Halbwahrheiten und Falschinformationen prägen den derzeitigen Titel des deutschen Wochenzirkulars. DER SPIEGEL, das Presseorgan des Finanzministeriums?
„Angriff auf den Wohlstand" - der Titel ist schon korrekt. Inflation lässt die Kaufkraft des Euro schmelzen wie Butter in der Sonne. Abgaben und Steuern geben dem Bürger den Rest. Doch in dem ewigen Bemühen, dem Leser einen echten Bösewicht zu präsentieren, ist der Feind des Wohlstands beim „Spiegel" schnell identifiziert: Der Spekulant.
Hedgefonds, Banken, Investmentfonds, Massen von Kleinanlegern seien für die hohen Rohstoffpreise verantwortlich. Das ist griffig. Das kapiert jeder.
Böse Spekulanten kaufen Kakao und Öl und treiben damit die Preise hoch. Wo tun sie das? An Terminbörsen, an denen Futures gehandelt werden. Damit verteuern sie die Rohstoffe und sind für den Hunger auf der Welt verantwortlich. So weit, so schlecht.
Gut für den „Spiegel", dass seine Leserschaft die etwas komplexen Zusammenhänge an Terminbörsen nicht versteht. Doch davon einmal abgesehen:
Was das Thema Öl angeht, kenne ich nur Spekulanten, die auf niedrigere Preise spekulieren. Insbesondere das Heer von deutschen Kleinanlegern kauft Puts (Optionen auf fallende Kurse). Doch auch am größten und wichtigsten Ölhandelsplatz der Welt, der New York Mercantile Exchange sind derzeit kaum größere spekulativere Positionen auszumachen. Vielmehr ist es sogar so, dass der spekulative Überhang der drei wichtigen Anlegergruppen Kleininvestor, Fondsverwaltern und Berufshändlern derzeit so gering ist wie seit vielen Wochen nicht mehr. Doch solche Fakten passen nicht in die „Spiegel" Story.
Ferner gilt: An der Terminbörse ist der An- und Verkauf von Futures immer ein Nullsummenspiel. Was der eine kauft, muss ein anderer verkaufen. Und damit sind wir beim alles entscheidenden Mechanismus an den Terminbörsen:
Für jede Wette, die auf steigenden Ölpreis spekuliert, gibt es eine Gegenwette, die genau auf das Gegenteil abzielt. Dort, wo einer auf einen Anstieg wettet, spekuliert ein anderer auf den Abstieg.

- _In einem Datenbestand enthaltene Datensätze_
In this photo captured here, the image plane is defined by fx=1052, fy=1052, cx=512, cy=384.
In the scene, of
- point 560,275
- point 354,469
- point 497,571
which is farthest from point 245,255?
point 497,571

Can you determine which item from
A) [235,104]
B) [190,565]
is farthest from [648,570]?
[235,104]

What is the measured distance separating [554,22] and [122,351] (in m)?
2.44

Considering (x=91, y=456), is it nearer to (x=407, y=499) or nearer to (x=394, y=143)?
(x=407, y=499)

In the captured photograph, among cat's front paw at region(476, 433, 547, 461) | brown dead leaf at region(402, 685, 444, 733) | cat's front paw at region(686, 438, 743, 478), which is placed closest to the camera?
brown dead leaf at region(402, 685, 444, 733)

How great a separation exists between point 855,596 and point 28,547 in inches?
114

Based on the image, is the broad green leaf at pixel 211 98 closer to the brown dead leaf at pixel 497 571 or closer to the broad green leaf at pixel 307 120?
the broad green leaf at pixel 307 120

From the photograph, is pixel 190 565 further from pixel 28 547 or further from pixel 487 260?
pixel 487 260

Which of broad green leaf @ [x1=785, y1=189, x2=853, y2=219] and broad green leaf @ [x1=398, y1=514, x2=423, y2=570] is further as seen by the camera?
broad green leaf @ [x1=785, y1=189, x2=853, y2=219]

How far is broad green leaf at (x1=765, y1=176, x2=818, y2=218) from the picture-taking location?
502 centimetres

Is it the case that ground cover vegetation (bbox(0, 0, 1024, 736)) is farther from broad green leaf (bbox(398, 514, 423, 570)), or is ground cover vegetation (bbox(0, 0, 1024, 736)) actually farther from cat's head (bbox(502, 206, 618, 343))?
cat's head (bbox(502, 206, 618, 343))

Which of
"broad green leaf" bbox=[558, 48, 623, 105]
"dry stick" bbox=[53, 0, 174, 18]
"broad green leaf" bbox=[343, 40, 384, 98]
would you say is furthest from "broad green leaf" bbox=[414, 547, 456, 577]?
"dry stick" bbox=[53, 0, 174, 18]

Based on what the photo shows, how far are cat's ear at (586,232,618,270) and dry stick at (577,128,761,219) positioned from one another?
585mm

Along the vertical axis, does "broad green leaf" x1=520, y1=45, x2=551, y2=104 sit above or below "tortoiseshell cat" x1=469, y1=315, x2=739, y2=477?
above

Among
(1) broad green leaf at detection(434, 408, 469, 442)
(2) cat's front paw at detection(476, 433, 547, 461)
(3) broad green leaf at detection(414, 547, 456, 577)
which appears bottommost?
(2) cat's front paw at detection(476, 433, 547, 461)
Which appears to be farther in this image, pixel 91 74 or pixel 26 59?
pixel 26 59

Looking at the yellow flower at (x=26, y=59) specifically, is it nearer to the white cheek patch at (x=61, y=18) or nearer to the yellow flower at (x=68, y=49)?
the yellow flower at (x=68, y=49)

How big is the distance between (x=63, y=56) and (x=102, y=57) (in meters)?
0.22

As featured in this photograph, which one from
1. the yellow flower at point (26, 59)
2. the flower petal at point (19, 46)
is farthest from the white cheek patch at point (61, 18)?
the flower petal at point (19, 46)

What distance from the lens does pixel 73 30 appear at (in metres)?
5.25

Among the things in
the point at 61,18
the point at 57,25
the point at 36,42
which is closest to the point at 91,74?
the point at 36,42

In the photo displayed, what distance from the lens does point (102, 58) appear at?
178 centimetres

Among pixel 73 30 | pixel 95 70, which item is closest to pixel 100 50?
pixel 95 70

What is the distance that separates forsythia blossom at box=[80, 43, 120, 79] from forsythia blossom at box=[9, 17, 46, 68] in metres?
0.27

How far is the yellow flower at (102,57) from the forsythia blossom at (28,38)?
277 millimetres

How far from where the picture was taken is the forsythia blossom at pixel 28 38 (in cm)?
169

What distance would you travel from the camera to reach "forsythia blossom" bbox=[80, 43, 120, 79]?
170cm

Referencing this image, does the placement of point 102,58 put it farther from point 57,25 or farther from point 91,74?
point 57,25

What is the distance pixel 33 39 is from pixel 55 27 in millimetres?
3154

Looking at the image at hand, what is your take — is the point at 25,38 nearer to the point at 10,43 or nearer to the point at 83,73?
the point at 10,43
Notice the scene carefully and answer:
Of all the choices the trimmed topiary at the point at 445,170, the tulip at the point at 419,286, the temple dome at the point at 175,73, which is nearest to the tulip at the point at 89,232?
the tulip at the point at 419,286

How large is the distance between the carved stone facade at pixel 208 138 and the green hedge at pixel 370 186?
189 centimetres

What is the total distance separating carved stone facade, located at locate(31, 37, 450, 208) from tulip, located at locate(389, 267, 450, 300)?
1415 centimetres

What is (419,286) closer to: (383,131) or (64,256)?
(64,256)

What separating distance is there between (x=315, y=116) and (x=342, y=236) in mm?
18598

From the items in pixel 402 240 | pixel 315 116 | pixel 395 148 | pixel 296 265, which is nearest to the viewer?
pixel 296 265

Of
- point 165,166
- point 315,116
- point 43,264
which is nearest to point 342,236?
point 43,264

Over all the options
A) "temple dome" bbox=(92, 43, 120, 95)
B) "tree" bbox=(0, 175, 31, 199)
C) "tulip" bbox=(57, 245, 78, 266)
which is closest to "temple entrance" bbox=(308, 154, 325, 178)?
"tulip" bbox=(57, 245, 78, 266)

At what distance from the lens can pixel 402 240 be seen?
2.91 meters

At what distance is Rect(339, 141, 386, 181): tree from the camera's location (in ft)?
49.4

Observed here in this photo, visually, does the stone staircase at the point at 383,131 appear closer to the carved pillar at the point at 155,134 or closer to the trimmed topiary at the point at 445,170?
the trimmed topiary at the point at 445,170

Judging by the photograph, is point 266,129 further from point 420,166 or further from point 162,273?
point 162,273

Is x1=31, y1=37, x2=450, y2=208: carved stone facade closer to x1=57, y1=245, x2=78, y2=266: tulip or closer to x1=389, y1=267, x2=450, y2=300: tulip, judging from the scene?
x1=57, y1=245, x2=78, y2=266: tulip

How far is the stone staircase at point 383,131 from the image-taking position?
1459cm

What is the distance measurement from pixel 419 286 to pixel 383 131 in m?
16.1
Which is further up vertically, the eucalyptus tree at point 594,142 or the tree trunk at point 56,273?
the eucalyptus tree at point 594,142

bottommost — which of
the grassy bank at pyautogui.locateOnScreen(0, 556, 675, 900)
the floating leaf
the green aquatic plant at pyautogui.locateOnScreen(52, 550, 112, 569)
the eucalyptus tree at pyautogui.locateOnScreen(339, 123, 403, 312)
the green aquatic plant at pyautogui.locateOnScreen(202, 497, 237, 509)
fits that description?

- _IHRE AUFGABEN_
A. Nennen Sie alle Akteure, die der „Spiegel" laut dem Kommentar über Rohstoffspekulation für die hohen Rohstoffpreise verantwortlich macht.
B. Welcher Handelsplatz wird im Kommentar über Rohstoffspekulation als größter und wichtigster Ölhandelsplatz der Welt bezeichnet?
C. Schreiben Sie den Kommentar über Rohstoffspekulation im Anschluss an seinen letzten Satz weiter.
Die Datensätze spielen hierfür keine Rolle.

- _LÖSUNGEN_
A. Hedgefonds, Banken, Investmentfonds, Massen von Kleinanlegern

B. Die New York Mercantile Exchange.

C.
Der Spiegel tut freilich so, als wenn die bösen Spekulanten nur eine Richtung kennen: die nach oben. Die Autoren verschweigen völlig, dass immer genau so viele Akteure auf die Gegenrichtung wetten.
Die Summe derer, die auf fallende oder steigende Kurse spekulieren, muss also an den Terminbörsen immer gleich sein. Es ist wie bei einem Magneten: Genauso wenig wie es einpolige Magneten gibt, gibt es Finanzmarktvehikel, die von Natur aus nur auf eine Richtung ausgerichtet sind.
Ein Future der gekauft wird, muss immer auch von jemand anders verkauft werden. Derjenige, der ihn kauft, wettet auf höhere Kurse. Derjenige, der einen Future verkauft, wettet auf sinkende Kurse.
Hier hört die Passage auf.